Romans 8:28)  And we know that in all things God works for the good of those who love him, who have been called according to his purpose.

So back to the fourth point made by Pastor Stanley.  Actually now that I think about it my study yesterday was on obeying God and shutting off reason.  Huh...I just thought of that.  Apparently God is trying to tell me something here!  A few close friends and family know that David and myself are flying to Tucson, Arizona to see a new female hormone specialist.  I hesistate to say this because I want it to work out perfectly and well, if it doesn't than no one knew we went.  I'm trying to turn over a new bold leaf though...you know Spirit-inspired courage.  I could go on and on and on and on with why it won't work, why she will probably be like all the other doctors I have seen (unhelpful), I'll probably have to learn to just live with this, etc.  The toxic thoughts could go on for a paragraph.  With my history it is difficult to think differently, but I firmly believe He is leading me (actually nudging from behind is how I like to picture it) to Tuscon.  It's a pretty big deal...it's a lot of money, time, etc.  Dave has to take time off work and we had to find a friend to keep Eli for us.  Thanks, Kim, for offering to keep our munchkin.  Actually, he asks pretty much everyday if today is the day he gets to stay with Miss Kim!  I'm obeying His nudgings even despite my fear.  Joyce Meyer says to "do it afraid."  Again, my human reason says this won't work because I have failed to see Him working in this circumstance.  There have been times when I have thought maybe this is my lot, but then a fire lights and I'm motivated to keep on and to not give up.

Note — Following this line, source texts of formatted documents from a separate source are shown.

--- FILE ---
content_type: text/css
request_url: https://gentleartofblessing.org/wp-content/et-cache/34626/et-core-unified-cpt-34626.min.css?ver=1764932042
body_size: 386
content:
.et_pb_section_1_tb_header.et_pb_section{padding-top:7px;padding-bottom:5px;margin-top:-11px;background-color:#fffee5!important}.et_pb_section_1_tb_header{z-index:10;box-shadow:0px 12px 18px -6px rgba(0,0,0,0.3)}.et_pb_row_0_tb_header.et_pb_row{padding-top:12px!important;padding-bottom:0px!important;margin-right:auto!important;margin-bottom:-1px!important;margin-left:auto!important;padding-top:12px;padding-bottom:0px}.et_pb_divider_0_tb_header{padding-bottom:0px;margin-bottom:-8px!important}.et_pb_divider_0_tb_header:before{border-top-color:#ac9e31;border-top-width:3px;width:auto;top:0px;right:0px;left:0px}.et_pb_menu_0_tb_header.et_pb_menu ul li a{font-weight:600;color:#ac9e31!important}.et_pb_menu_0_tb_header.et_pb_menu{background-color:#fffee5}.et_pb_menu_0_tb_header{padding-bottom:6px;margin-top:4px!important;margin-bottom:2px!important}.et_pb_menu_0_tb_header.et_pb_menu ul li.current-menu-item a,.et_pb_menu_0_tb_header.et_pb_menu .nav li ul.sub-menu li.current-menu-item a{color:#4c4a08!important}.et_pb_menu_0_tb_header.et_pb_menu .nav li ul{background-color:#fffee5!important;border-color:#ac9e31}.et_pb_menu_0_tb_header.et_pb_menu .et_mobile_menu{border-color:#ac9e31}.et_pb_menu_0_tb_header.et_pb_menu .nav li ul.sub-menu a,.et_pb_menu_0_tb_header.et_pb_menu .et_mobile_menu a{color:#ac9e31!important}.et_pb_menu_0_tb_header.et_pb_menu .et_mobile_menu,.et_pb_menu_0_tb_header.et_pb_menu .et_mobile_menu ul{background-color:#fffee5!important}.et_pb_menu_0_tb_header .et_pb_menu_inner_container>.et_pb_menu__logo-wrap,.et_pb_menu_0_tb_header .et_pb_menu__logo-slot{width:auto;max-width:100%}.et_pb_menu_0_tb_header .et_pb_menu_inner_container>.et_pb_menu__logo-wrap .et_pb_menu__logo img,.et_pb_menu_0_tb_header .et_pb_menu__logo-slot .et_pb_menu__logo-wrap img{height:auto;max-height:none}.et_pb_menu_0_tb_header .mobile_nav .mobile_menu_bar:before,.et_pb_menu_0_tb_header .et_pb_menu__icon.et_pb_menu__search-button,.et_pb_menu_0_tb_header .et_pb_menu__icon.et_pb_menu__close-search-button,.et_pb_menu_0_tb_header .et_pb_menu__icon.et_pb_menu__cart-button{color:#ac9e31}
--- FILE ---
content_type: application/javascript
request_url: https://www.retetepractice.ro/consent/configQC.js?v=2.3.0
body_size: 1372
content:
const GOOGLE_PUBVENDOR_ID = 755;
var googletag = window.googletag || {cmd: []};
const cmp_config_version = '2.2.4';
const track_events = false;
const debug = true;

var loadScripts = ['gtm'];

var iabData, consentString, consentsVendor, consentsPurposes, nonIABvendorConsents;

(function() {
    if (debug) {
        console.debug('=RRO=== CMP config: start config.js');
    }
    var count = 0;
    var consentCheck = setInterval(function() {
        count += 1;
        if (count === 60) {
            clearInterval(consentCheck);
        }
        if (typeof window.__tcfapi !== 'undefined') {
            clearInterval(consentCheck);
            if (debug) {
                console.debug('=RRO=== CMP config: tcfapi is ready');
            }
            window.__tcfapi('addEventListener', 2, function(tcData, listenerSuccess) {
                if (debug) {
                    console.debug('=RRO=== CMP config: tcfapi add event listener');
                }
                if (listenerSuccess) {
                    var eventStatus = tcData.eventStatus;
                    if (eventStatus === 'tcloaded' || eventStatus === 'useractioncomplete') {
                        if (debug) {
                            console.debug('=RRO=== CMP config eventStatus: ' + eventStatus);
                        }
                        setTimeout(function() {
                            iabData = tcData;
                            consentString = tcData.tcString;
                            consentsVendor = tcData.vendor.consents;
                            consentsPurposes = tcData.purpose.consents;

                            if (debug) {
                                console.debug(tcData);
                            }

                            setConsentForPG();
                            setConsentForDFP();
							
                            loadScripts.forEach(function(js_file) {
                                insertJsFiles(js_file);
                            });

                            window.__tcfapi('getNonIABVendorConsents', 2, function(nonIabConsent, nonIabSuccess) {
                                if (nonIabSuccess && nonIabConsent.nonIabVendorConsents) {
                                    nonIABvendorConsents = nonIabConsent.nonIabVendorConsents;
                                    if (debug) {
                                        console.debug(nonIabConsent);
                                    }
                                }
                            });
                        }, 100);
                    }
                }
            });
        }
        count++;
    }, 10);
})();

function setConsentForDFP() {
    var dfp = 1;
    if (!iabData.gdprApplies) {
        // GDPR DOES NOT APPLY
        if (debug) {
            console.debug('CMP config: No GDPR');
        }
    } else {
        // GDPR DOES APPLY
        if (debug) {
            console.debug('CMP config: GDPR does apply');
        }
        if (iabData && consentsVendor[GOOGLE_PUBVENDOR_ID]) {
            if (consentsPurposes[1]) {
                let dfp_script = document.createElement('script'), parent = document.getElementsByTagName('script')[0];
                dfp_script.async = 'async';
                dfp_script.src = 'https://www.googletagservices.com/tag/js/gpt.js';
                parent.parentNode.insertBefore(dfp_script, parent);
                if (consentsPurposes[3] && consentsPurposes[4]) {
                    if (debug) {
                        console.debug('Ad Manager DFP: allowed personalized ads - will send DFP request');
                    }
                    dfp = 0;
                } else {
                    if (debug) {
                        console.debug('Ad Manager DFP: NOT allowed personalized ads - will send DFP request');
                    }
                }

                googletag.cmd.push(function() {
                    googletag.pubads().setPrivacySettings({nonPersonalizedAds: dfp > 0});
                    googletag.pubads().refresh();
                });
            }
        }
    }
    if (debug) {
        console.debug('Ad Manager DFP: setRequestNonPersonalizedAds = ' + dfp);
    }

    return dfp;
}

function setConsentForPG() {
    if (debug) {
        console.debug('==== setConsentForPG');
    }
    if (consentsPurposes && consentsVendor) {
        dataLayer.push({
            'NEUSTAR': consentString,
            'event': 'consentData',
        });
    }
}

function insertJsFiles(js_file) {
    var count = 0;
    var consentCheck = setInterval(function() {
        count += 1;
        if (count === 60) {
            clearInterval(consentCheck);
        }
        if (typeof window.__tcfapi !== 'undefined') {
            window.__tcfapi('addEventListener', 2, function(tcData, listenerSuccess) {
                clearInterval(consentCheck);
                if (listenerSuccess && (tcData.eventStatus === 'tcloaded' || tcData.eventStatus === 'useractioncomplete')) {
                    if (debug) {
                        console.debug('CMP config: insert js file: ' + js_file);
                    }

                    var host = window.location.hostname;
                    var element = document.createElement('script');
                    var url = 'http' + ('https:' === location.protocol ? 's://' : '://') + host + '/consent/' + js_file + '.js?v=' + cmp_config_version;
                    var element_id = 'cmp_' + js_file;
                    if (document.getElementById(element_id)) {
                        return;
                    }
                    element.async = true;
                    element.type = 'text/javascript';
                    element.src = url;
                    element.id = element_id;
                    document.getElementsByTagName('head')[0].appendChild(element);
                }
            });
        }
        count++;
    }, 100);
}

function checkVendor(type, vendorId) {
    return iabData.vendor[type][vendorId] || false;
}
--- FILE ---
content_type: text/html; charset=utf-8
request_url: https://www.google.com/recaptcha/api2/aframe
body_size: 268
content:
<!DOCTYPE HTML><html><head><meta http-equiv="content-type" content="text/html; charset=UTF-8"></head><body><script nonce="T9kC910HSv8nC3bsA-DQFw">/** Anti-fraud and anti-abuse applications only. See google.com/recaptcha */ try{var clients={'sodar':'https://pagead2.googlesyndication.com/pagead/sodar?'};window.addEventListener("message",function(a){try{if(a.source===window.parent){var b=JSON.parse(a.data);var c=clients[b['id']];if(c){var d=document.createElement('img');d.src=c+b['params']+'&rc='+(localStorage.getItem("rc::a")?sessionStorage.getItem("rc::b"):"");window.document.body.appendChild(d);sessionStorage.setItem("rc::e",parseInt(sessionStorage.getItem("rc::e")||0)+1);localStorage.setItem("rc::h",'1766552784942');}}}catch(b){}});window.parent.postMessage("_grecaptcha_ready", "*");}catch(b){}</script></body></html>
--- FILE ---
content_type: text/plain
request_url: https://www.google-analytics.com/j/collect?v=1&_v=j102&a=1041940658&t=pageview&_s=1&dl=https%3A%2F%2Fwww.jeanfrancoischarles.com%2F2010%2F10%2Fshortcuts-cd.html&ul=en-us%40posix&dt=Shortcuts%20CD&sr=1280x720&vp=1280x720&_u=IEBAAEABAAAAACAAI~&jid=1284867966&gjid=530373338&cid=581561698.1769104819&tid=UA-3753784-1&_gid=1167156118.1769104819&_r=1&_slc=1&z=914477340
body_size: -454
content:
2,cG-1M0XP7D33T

I'm screaming to be heard.  Dr. Vliet wrote a book that I read titled Screaming to be Heard: Symptoms You Have That Your Doctor STILL Ignores.  Dr. Vliet is the doctor I am going to see in August.  I will not stop screaming to be heard.  I will get on that airplane in complete blind faith that good WILL come from it.  I will get on that airplane walking in faith and not by sight.  My human sight sees what is in front of me.  It hears the discouraging words from doctors, it feels the failed attempts of this hormone treatment and that hormone treatment.  My faith sees something that my eyes cannot.  My faith says Jesus is the Messiah, the Son of God, who was sent into the world.  My faith cannot believe long enough or hard enough to be physically healed.  I have all the faith I need when in my heart of hearts I can declare Jesus is the Messiah, the Son of God, who was sent into the world...despite my doubt I will take the next step in this journey and I believe that the next step is to board that airplane and fly to Tuscon.  By doing this I am acting out my faith and showing trust that He is working it all out on my behalf and that pleases the Lord. 

I encourage you to take that next step and not to wait until your human eyes can grasp what is ahead.  1 Cor. 5:7 says, "we will walk by faith and not by sight."  Please pray that I will find answers and the doctor will know how to treat me.  I also want to encourage you to obey even when human reason says it won't work.  Since when does God do things in a reasonable manner?!